How to declare type guard dynamically in typescript?

Question

I want to set type guard dynamically depends on array elements

Working on strategy pattern in typescript. here is the code

class StrategyManager {
  strategies: Strategy[]
  constructor() {
    this.strategies = []
  }

  addStrategy(strategy: Strategy) {
    this.strategies.push(strategy)
  }

  getStrategy(name: <dynamic>) { // this is where I need dynamic type guard
    return this.strategies.find((strategy) => strategy.name === name)
  }
  
}

Suppose strategies are added like so:

const sm = new StrategyManager()
sm.addStrategy({name:'foo'})
sm.addStrategy({name:'bar'})

Then;

while getting strategy using sm.getStrategy. I need name parameter of type 'foo' | 'bar'

Thus intellisense will throw error like so:

sm.getStrategy('baz') // Intellisense error: `Argument of type '"baz"' is not assignable to parameter of type '"foo" | "bar"'`

Answer 1

Inspired by @ChisBode's comment, you can achieve this if you alter your implementation as follows.

Instead of using a mutable object that builds up an array value via successive mutations, you can design your strategy manager as an immutable object that builds up an array type via successive transformations.

Here's a working prototype:

class StrategyManager<N extends Strategy['name'] = never> {
  strategies: (Strategy & { name: N })[] = [];

  withStrategy<S extends Strategy>(strategy: S): StrategyManager<N | S['name']> {
    const result = new StrategyManager<N | S['name']>();
    result.strategies = [...this.strategies, strategy];
    return result;
  }

  getStrategy<T extends N>(name: T) {
    return this.strategies.find(
      (strategy): strategy is typeof strategy & { name: T } => strategy.name === name
    );
  }
}


new StrategyManager()
  .withStrategy({ name: 'bar' })
  .getStrategy('foo')?.name // error as desired

new StrategyManager()
  .withStrategy({ name: 'bar' })
  .getStrategy('bar')?.name // ok; typeof name is 'bar' | undefined


new StrategyManager()
  .withStrategy({ name: 'bar' })
  .withStrategy({ name: 'foo' })
  .getStrategy('foo')?.name // ok; typeof name is 'foo' | undefined

type Strategy = { name: 'foo' | 'bar' };

Playground Link

Notes:

1. Each withStrategy call returns a new object with a type that is further refined.

2. The constraint doesn't need to involve the Strategy type, it could be an arbitrary string.
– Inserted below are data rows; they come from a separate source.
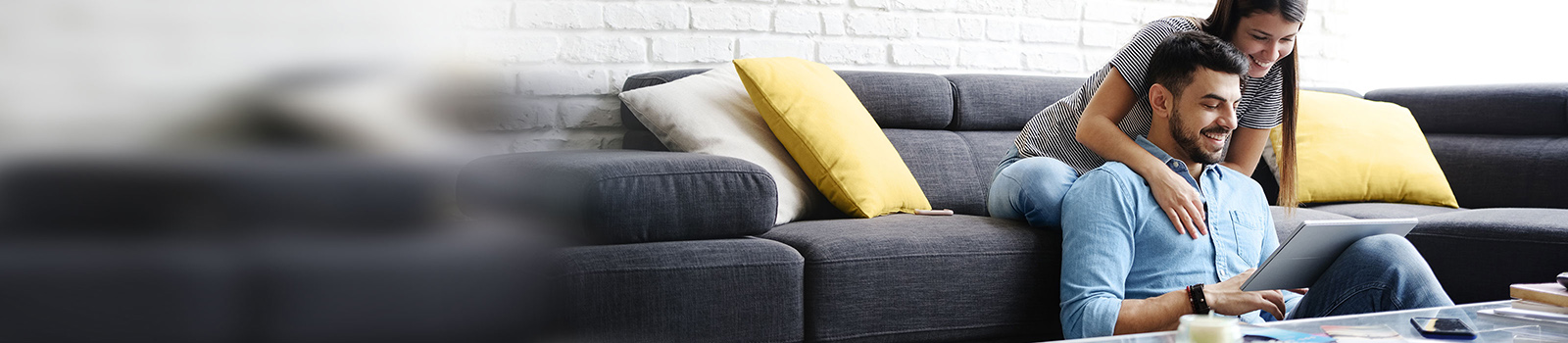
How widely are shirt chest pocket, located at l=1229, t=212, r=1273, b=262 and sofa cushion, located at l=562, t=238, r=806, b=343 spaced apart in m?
0.64

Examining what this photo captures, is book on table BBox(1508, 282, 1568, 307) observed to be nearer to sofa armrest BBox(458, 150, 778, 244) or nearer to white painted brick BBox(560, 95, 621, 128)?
sofa armrest BBox(458, 150, 778, 244)

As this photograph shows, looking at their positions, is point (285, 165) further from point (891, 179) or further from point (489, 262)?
point (891, 179)

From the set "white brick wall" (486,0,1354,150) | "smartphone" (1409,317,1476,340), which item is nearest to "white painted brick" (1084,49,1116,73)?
"white brick wall" (486,0,1354,150)

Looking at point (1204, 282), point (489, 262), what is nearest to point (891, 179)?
point (1204, 282)

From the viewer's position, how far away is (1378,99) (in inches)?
110

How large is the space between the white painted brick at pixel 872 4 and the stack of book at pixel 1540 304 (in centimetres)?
152

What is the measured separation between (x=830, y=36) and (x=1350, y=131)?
1237 mm

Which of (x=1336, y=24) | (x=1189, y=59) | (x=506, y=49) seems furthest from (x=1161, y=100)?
(x=1336, y=24)

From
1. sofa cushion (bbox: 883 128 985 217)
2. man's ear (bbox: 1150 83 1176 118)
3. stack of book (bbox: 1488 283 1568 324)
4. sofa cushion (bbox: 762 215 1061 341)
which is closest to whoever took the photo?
stack of book (bbox: 1488 283 1568 324)

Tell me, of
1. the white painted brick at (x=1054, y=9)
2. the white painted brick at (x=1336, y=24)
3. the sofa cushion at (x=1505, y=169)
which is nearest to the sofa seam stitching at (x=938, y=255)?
the white painted brick at (x=1054, y=9)

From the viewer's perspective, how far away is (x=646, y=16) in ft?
7.16

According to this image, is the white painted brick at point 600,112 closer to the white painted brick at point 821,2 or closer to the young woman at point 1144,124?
the white painted brick at point 821,2

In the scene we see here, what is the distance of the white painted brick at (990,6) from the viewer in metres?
2.58

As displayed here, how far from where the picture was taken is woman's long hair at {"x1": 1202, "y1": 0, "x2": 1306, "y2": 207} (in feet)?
5.05
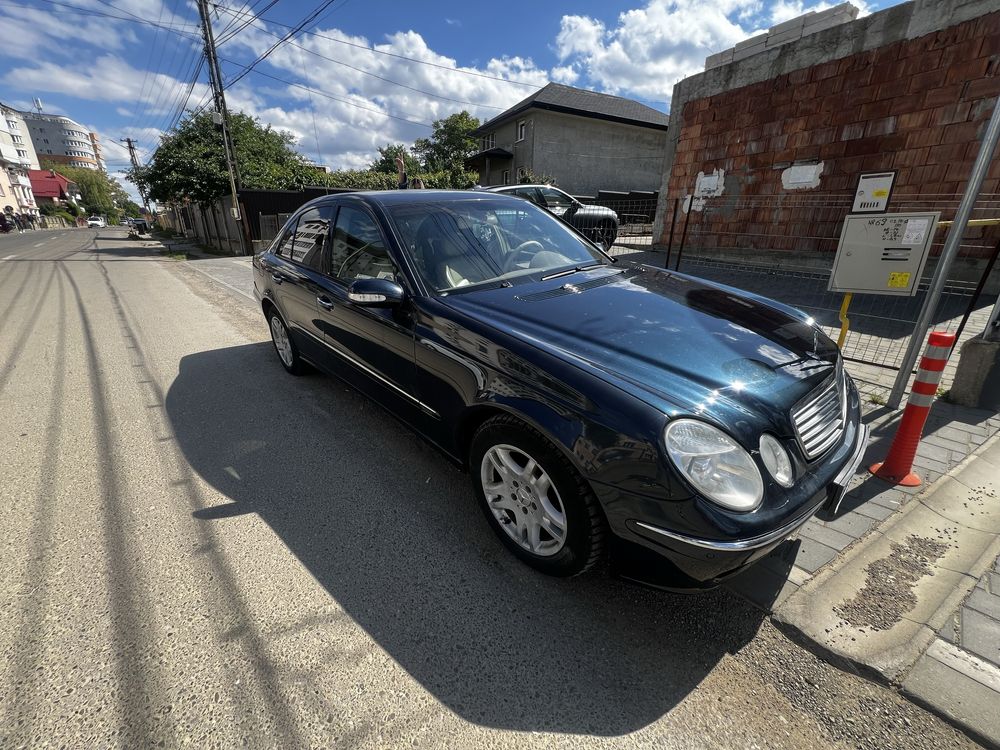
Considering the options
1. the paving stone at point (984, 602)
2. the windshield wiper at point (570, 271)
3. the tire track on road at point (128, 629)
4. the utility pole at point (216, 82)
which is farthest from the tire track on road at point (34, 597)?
the utility pole at point (216, 82)

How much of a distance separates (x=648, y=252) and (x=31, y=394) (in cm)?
1176

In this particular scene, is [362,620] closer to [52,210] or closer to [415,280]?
[415,280]

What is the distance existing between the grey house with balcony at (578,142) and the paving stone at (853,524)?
20.7 m

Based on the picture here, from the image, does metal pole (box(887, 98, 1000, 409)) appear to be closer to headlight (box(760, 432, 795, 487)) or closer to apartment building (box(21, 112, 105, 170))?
headlight (box(760, 432, 795, 487))

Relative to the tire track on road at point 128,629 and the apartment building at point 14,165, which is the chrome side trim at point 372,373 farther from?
the apartment building at point 14,165

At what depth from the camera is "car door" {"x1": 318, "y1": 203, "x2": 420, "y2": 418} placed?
2.61 meters

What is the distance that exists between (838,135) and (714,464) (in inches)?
397

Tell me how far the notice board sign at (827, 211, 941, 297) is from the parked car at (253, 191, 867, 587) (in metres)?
1.67

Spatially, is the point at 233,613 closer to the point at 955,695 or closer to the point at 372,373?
the point at 372,373

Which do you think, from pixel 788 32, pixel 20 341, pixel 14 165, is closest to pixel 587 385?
pixel 20 341

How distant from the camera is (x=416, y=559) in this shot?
2.22 meters

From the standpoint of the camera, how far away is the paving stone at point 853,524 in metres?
2.36

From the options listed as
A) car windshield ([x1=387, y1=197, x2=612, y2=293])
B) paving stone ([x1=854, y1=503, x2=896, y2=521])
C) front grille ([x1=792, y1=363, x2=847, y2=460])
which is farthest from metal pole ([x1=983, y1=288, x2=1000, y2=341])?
car windshield ([x1=387, y1=197, x2=612, y2=293])

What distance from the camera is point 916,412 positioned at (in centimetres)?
265
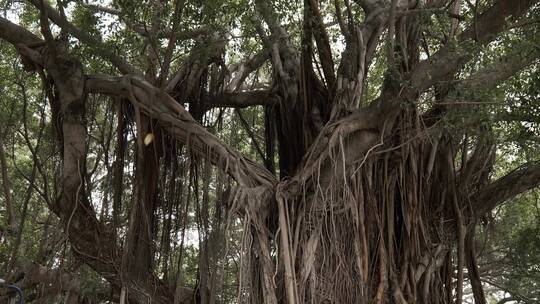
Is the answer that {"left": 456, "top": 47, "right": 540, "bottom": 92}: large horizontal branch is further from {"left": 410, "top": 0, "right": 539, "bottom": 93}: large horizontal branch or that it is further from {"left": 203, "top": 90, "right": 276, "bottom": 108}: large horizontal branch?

3. Since we are following an immutable design pattern, we should really ensure that the strategies array underlying the manager cannot be modified via other means. To accomplish this, we can transition from a class to a factory, obtaining hard privacy via closures and reducing the amount of code we have to write as a bonus:

   function strategyManager<N extends Strategy['name'] = never>(
     strategies: (Strategy & { name: N })[] = []
   ) {
     return {
       withStrategy<S extends Strategy>(strategy: S) {
         return strategyManager<N | S['name']>([...strategies, strategy]);
       },
       getStrategy<T extends N>(name: T) {
         return strategies.find(
           (strategy): strategy is typeof strategy & { name: T } => strategy.name === name
         );
       }
     };
   }
   
   strategyManager()
     .withStrategy({ name: 'bar' })  
     .getStrategy('foo')?.name // error as desired
   
   strategyManager()
     .withStrategy({ name: 'bar' })  
     .getStrategy('bar')?.name // ok; typeof name is 'bar' | undefined
   
   
   strategyManager()
     .withStrategy({ name: 'bar' })
     .withStrategy({ name: 'foo' })
     .getStrategy('foo')?.name // ok; typeof name is 'foo' | undefined
   
   type Strategy = { name: 'foo' | 'bar' };
   

   Playground Link

4. You could also achieve encapsulation via the Stage 3 ECMAScript private fields proposal but closures are supported in more environments and are simple and battle tested.

Answer 2

This can't be done as described.

Typescript can't keep track of all possible things you've added, because it doesn't really run your code. If any string value can be used at runtime, then typescript cannot possibly help you constrain that type.

What if you had?

sm.addStrategy(await getAsyncStrategyFromServer())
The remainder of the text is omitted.